Passage shown.
**********

0:000> ba w 4 02e80dcf
Data breakpoint must be aligned
^ Syntax error in 'ba w 4 02e80dcf'
0:000> ba r 4 02e80dcf
Data breakpoint must be aligned
^ Syntax error in 'ba r 4 02e80dcf'
0:000> ba w 1 02e80dcf
breakpoint 0 redefined
I'm able to set 1 byte write access breakpoint at the address, But it not getting triggered when the pointer # address 0x02e80dcf is getting overwritten.
And also if anyone could suggest any other way to detect the address overwritten thing would be really helpful.
Note : The problem I'm facing for a particular program. I'm able to set 4 byte hardware break point in the same debugging environment.
As a side note, this particular behavior is from the CPU architecture itself (not from the system or the debugger).
x86 and x86-64 (IA32 and IA32-e in Intel lingo) architecture use Drx (Debug Registers) to handle hardware breakpoints.
Dr7 LENn field will set the length of a breakpoint and Dr0 to Dr3 will hold the breakpoint addresses.
from Intel Manual 3B - Chapter 18.2.5. "Breakpoint Field Recognition":
The LENn fields permit specification of a 1-, 2-, 4-, or 8-byte range,
beginning at the linear address specified in the corresponding debug
register (DRn).
In the same chapter it is explicitly stated:
Two-byte ranges must be aligned on word boundaries; 4-byte ranges must
be aligned on doubleword boundaries.
If you cover the desired address with a data breakpoint with a big enough length, then it will trap (breakpoint will be hit):
A data breakpoint for reading or writing data is triggered if any of
the bytes participating in an access is within the range defined by a
breakpoint address register and its LENn field.

**********

Decide whether each statement agrees with the thread on data breakpoints shown above, answering yes or no and quoting the deciding words of the thread: (a) a 1-byte write breakpoint could be set at the address 02e80dcf; (b) the alignment restriction comes from the debugger rather than the CPU; (c) the breakpoint addresses are held in Dr7.

Extracted data.
**********

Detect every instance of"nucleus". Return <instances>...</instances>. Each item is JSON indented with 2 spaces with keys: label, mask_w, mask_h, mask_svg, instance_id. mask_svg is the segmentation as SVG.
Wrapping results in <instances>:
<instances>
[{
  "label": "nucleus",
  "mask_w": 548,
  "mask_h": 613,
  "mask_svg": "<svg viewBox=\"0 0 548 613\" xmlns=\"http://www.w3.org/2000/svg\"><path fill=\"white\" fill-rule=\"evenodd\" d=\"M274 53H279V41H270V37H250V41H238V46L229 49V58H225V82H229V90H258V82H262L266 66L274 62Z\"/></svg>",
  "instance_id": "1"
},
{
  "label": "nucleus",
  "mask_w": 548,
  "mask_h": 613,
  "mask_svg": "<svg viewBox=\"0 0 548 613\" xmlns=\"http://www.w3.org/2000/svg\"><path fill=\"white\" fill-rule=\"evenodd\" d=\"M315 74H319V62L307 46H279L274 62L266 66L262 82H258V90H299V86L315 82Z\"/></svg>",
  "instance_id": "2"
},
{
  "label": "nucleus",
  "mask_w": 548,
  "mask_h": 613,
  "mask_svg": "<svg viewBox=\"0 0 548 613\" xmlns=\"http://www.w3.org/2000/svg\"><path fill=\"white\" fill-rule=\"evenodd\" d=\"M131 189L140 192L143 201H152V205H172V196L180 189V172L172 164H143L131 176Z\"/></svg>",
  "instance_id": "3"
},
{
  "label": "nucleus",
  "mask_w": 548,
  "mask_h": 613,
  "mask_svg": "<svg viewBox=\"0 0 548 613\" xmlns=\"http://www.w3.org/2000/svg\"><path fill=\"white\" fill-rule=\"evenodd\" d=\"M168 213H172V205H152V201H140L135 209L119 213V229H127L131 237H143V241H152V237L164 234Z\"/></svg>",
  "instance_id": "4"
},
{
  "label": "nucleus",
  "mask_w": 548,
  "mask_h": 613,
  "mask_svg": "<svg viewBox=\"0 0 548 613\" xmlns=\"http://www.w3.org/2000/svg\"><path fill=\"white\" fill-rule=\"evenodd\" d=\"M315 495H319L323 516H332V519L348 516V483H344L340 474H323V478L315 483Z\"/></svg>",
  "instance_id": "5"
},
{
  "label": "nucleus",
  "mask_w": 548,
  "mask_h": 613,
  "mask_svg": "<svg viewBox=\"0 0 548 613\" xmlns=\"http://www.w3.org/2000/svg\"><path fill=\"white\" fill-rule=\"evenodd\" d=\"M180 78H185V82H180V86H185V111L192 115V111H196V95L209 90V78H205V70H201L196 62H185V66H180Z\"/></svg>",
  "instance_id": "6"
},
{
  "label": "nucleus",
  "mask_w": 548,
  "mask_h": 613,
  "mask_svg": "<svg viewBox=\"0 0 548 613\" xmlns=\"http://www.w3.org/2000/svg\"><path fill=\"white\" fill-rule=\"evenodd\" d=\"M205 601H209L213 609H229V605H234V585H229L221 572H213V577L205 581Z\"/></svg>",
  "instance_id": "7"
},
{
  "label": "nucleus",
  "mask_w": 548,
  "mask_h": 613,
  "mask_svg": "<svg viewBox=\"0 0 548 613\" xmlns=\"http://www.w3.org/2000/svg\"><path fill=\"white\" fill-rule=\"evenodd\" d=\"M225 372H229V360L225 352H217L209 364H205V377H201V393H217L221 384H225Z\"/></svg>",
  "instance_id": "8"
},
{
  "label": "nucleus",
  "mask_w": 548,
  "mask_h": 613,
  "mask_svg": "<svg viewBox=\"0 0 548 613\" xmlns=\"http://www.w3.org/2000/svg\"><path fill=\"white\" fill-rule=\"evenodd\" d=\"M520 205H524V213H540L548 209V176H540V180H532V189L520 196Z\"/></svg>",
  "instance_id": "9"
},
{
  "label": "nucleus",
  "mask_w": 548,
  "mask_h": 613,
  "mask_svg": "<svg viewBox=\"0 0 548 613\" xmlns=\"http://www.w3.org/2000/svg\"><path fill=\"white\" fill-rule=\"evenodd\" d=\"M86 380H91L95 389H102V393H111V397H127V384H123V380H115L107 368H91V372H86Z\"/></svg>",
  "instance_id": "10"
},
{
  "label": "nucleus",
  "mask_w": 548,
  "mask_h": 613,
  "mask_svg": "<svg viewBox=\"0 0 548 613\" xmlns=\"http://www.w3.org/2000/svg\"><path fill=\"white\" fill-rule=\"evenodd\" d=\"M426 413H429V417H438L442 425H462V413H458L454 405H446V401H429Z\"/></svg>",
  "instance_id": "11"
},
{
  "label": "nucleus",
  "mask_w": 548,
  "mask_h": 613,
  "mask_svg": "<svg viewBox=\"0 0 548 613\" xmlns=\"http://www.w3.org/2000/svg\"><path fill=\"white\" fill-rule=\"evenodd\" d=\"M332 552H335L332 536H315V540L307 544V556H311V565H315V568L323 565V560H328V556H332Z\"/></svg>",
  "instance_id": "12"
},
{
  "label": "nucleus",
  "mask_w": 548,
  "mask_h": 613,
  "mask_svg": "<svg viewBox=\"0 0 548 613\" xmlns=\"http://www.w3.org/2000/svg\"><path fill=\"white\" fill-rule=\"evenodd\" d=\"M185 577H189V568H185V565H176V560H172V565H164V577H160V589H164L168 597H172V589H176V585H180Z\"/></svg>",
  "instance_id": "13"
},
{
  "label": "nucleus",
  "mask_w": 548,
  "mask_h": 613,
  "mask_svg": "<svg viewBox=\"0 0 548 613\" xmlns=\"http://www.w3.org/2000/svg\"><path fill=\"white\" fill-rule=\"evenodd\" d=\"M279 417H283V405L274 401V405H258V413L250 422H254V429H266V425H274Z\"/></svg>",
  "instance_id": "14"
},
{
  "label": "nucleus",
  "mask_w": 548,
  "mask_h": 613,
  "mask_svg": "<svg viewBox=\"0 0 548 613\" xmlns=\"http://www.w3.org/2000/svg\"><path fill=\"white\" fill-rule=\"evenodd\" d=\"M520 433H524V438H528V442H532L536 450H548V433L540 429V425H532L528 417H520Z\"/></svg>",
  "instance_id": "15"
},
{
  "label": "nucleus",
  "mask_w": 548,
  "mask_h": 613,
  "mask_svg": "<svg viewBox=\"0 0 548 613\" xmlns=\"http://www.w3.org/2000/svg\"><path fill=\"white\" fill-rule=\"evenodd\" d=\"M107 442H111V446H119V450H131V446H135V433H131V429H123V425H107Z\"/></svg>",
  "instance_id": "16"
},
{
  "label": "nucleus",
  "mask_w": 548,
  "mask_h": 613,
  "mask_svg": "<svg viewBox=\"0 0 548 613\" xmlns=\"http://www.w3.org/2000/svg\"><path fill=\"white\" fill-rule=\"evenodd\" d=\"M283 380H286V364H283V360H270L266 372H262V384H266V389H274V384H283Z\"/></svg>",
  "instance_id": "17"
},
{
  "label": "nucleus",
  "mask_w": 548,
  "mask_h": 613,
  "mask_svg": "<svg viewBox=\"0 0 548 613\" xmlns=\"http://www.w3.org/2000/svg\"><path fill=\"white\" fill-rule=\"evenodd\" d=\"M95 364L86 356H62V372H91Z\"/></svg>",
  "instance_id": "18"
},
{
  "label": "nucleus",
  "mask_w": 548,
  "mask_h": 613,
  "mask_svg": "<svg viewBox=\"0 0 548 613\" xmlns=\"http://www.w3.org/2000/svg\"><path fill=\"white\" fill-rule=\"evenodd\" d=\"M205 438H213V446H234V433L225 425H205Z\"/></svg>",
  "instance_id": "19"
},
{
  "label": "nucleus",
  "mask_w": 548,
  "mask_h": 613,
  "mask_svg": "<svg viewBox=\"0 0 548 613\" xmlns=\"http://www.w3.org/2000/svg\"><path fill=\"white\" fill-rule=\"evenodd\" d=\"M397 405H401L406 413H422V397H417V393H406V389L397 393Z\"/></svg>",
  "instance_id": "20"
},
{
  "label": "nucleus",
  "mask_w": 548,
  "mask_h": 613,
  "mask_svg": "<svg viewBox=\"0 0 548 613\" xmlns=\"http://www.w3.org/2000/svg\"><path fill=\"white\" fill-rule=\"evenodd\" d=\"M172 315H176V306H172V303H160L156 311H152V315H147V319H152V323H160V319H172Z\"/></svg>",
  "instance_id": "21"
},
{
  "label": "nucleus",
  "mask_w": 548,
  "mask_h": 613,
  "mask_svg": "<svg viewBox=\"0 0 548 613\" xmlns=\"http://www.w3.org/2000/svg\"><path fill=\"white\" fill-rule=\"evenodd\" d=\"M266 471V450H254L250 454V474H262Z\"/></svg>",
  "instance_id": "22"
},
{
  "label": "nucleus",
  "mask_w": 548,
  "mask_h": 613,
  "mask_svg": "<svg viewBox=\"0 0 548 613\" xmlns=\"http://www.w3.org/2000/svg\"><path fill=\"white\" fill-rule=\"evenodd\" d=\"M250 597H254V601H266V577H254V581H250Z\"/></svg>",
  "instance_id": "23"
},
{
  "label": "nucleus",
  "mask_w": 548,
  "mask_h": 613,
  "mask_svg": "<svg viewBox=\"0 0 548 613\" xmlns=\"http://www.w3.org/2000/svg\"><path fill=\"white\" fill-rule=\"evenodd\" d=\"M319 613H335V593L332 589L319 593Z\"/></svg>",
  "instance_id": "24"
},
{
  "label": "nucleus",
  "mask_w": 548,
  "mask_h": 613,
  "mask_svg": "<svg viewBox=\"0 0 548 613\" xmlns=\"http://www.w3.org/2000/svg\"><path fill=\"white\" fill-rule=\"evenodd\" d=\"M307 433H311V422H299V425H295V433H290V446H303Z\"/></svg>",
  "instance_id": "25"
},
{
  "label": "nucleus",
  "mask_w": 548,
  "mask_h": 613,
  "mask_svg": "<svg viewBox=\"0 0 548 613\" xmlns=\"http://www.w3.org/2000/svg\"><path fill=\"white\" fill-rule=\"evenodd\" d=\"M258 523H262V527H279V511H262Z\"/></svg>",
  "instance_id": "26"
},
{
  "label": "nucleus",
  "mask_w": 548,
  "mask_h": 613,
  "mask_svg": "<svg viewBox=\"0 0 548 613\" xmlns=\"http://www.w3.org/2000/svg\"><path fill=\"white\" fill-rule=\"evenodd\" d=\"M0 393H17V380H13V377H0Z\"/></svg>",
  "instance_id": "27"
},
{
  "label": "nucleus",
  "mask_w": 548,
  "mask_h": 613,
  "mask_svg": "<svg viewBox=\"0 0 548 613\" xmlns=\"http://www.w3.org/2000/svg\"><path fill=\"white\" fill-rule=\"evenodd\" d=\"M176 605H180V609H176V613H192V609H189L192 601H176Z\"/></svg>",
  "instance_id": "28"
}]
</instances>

**********

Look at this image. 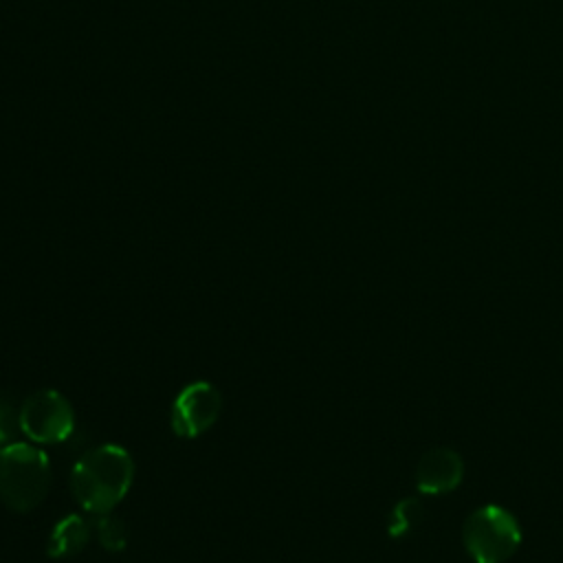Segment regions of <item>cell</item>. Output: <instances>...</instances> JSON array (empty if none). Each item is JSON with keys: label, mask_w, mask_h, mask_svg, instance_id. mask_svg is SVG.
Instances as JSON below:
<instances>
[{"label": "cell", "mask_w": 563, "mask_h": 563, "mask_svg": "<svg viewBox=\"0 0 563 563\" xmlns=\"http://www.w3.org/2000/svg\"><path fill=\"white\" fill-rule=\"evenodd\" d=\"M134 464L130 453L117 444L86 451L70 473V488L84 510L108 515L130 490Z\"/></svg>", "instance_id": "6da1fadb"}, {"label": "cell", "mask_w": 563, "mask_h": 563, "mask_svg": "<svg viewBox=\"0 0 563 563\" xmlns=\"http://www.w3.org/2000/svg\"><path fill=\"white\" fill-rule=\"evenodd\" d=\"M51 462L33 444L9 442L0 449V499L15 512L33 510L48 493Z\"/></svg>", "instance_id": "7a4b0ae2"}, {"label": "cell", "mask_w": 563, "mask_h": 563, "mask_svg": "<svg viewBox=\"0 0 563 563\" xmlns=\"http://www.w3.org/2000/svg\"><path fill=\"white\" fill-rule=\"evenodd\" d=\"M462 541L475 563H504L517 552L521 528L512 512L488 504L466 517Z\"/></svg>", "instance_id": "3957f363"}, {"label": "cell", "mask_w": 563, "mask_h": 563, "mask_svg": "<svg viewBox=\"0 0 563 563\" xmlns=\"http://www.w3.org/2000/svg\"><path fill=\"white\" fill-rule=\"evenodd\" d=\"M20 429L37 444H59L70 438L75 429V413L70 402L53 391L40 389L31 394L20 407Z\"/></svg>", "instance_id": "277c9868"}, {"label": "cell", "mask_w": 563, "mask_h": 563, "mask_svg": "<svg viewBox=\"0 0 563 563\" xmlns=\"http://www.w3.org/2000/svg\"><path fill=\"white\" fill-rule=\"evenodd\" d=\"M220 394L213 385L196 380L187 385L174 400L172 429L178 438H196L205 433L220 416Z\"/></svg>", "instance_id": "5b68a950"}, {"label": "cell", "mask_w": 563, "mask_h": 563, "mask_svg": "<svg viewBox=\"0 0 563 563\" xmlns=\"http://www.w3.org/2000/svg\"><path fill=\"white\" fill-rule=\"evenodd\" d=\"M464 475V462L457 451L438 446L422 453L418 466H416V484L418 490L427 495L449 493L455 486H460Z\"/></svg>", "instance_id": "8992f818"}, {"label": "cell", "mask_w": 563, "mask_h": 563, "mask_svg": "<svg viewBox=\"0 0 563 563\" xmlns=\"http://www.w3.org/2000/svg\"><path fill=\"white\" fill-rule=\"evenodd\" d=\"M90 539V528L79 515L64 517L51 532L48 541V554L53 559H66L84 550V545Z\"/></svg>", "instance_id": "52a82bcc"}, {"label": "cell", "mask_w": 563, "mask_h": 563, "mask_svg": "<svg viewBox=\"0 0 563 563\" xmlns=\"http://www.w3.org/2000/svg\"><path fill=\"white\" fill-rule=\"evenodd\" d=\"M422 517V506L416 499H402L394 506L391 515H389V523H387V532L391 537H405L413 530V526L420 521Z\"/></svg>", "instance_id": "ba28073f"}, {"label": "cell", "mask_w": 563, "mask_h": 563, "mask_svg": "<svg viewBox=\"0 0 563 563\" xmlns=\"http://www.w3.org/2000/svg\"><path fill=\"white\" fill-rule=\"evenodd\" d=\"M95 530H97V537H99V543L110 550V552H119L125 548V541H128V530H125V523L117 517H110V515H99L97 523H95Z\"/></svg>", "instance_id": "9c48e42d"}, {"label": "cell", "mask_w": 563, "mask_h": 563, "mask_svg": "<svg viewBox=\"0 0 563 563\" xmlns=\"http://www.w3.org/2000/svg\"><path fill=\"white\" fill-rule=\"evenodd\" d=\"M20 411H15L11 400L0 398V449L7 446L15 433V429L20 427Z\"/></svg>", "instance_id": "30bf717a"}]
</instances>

**********

Answer to this exercise.
(a) Yes: "I'm able to set 1 byte write access breakpoint at the address"
(b) No: "this particular behavior is from the CPU architecture itself (not from the system or the debugger)"
(c) No: "Dr0 to Dr3 will hold the breakpoint addresses"